Mataram, 26/1 (ANTARA) - Ketua Mahkah Konstitusi (MK) Prof DR H Moh Mahfud MD SH mengatakan, pemerintah perlu mengurangi lembaga negara yang dibentuk secara dadakan, karena hanya bermuara pada pemborosan keuangan negara.
"Saya termasuk orang yang menghendaki berbagai komisi dan lembaga negara diluar kementerian yang dibentuk belakangan ini, dihilangkan satu persatu, karena membingungkan dan pemborosan anggaran," kata Mahfud ketika berbicara pada kuliah umum dan diskusi publik, di Mataram, Nusa Tenggara Barat (NTB), Sabtu.
Kuliah umum dan diskusi publik tentang "Islam dan Masa Depan Kepemimpinan Bangsa" itu difasilitasi oleh Institut Ilmu Agama Islam Negeri (IAIN) Mataram, dan dihadiri lebih dari 500 orang peserta, baik dari kalangan mahasiswa, politisi, maupun akademisi.
Tokoh nasional itu mengatakan, pembentukan komisi atau lembaga negara dadakan itu tengah diteliti oleh mahasiswa pascasarjana di Universitas Gadjah Mada (UGM), dan Mahfud merupakan salah satu pengujinya.

Petunjuk Latihan ->
1) Periksa apakah setiap pernyataan berikut sesuai dengan berita tentang lembaga negara dadakan di atas, lalu jawab ya atau tidak dan sertakan kutipan persis yang menentukannya: (a) Kuliah umum itu difasilitasi oleh IAIN Mataram. (b) Peserta yang hadir kurang dari 500 orang. (c) Mahfud menjadi salah satu penguji penelitian tentang komisi atau lembaga negara dadakan.
2) Teruskan berita tentang usulan Mahfud MD mengurangi lembaga negara dadakan itu, mulai setelah kalimat terakhirnya.

Isi Kumpulan Data ->
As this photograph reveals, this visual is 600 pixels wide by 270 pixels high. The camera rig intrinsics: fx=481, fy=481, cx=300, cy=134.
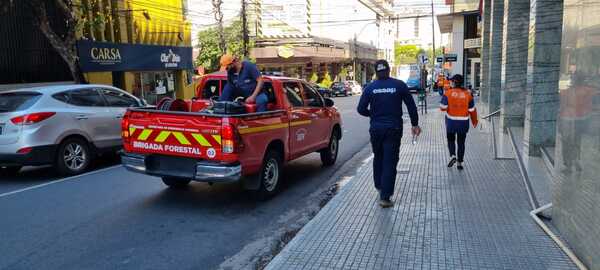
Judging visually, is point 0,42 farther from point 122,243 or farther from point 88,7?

Hasil Latihan ->
1)
(a) Ya: "difasilitasi oleh Institut Ilmu Agama Islam Negeri (IAIN) Mataram"
(b) Tidak: "dihadiri lebih dari 500 orang peserta"
(c) Ya: "Mahfud merupakan salah satu pengujinya"

2)
Saat ini, sudah terbentuk 87 lembaga negara yang dibentuk di era reformasi dan jumlah itu tergolong banyak sehingga dinilai tidak efektif membantu pemerintah memajukan bangsa dan negara.
"Menurut saya sudah banjir komisi dan itu hanya pemborosan. Misalnya, KPI mengapa tidak masuk dalam struktur Kementerian Kominfo, Komnas Ham mengapa tidak masuk Kementerian Hukum dan Ham, dan banyak lagi komisi ini dan itu yang bermuara pada perebutan anggaran negara," ujarnya.
Fenomena "banjir" komisi itu disebut Mahfud sebagai tindakan proliberasi yakni mengembangkan institusi-institusi tanpa disertai alasan kuat untuk pengembangannya.
Ia pun menilai negara menjadi tidak mampu membendung tindakan proliberasi itu, sehingga komisi dan lembaga negara yang terbentuk secara dadakan terus terjadi.
"Komisi macam-macam bermunculan, dan sepertinya negara tidak mampu membendung hal itu. Ini fakta dan sudah sering didiskusikan para akademisi dan intelektual lainnya," ujarnya.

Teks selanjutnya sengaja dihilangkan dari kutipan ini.